┌──
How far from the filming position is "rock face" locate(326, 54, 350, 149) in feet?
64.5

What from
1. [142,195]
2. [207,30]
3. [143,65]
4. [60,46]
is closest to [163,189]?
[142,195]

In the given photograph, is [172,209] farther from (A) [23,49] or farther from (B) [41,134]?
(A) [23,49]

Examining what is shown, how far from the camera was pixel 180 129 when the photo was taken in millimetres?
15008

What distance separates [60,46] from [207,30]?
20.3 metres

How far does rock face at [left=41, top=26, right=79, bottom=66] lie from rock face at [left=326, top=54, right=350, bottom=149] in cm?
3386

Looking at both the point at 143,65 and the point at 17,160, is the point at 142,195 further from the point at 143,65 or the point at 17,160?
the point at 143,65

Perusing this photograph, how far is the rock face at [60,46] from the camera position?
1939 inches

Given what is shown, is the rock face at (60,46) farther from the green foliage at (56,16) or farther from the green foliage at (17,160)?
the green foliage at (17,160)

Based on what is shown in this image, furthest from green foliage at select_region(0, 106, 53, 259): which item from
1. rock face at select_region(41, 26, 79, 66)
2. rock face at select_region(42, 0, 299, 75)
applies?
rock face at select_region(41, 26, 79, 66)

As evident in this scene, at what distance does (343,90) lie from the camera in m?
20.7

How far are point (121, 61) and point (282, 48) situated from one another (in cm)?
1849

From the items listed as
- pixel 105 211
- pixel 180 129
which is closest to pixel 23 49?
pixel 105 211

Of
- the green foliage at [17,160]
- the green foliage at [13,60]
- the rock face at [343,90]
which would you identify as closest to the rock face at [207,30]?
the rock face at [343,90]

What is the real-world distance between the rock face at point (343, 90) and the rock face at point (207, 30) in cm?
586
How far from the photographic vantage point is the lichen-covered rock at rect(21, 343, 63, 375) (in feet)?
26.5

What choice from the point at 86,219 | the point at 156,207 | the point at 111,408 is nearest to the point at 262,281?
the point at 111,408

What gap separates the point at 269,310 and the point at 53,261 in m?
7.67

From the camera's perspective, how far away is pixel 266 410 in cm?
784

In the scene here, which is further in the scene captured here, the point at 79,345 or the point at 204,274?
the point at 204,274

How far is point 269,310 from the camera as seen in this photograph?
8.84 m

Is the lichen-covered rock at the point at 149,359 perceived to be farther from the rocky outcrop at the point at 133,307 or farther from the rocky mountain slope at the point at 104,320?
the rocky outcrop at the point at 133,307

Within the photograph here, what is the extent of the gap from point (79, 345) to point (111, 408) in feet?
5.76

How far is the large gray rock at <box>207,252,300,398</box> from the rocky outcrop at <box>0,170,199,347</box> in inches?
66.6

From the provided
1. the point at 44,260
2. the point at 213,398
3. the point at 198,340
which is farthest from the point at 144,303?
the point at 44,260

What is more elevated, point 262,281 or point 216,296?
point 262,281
└──
**WORK INSTRUCTIONS**: The records above are to be copied in full, exactly as written.

**FINISHED TASK**:
How far from the filming position is "rock face" locate(326, 54, 350, 149) in feet?
64.5

What from
1. [142,195]
2. [207,30]
3. [143,65]
4. [60,46]
is closest to [163,189]?
[142,195]

In the given photograph, is [172,209] farther from (A) [23,49] or farther from (B) [41,134]?
(A) [23,49]

Examining what is shown, how far from the camera was pixel 180 129 when the photo was taken in millimetres?
15008

What distance separates [60,46] from [207,30]?
20.3 metres

How far does rock face at [left=41, top=26, right=79, bottom=66] lie from rock face at [left=326, top=54, right=350, bottom=149] in cm?
3386

Looking at both the point at 143,65 and the point at 17,160, is the point at 142,195 further from the point at 143,65 or the point at 17,160?
the point at 143,65

Perusing this photograph, how far is the rock face at [60,46] from the camera position?
1939 inches

Given what is shown, is the rock face at (60,46) farther from the green foliage at (56,16) or farther from the green foliage at (17,160)?
the green foliage at (17,160)

Based on what is shown in this image, furthest from green foliage at select_region(0, 106, 53, 259): which item from
1. rock face at select_region(41, 26, 79, 66)
2. rock face at select_region(42, 0, 299, 75)
applies?
rock face at select_region(41, 26, 79, 66)

As evident in this scene, at what distance does (343,90) lie from the camera in m?
20.7

How far are point (121, 61) and point (282, 48) situated from one another (in cm)?
1849

From the items listed as
- pixel 105 211
- pixel 180 129
which is closest to pixel 23 49?
pixel 105 211

Of
- the green foliage at [17,160]
- the green foliage at [13,60]
- the rock face at [343,90]
which would you identify as closest to the rock face at [207,30]?
the rock face at [343,90]

What is the real-world distance between the rock face at point (343, 90) and the rock face at point (207, 30) in cm?
586
How far from the photographic vantage point is the lichen-covered rock at rect(21, 343, 63, 375) (in feet)?
26.5

What choice from the point at 86,219 | the point at 156,207 | the point at 111,408 is nearest to the point at 262,281?
the point at 111,408

What gap separates the point at 269,310 and the point at 53,261 in m?
7.67

From the camera's perspective, how far away is pixel 266 410 in cm?
784

In the scene here, which is further in the scene captured here, the point at 79,345 or the point at 204,274?
the point at 204,274

How far is point 269,310 from the camera as seen in this photograph?
8.84 m

Is the lichen-covered rock at the point at 149,359 perceived to be farther from the rocky outcrop at the point at 133,307 or farther from the rocky mountain slope at the point at 104,320?
the rocky outcrop at the point at 133,307

Within the photograph here, what is the extent of the gap from point (79, 345) to point (111, 408) in feet?
5.76

How far is the large gray rock at <box>207,252,300,398</box> from the rocky outcrop at <box>0,170,199,347</box> in inches?
66.6

From the provided
1. the point at 44,260
2. the point at 213,398
3. the point at 198,340
which is farthest from the point at 144,303?
the point at 44,260

What is more elevated, point 262,281 or point 216,296?
point 262,281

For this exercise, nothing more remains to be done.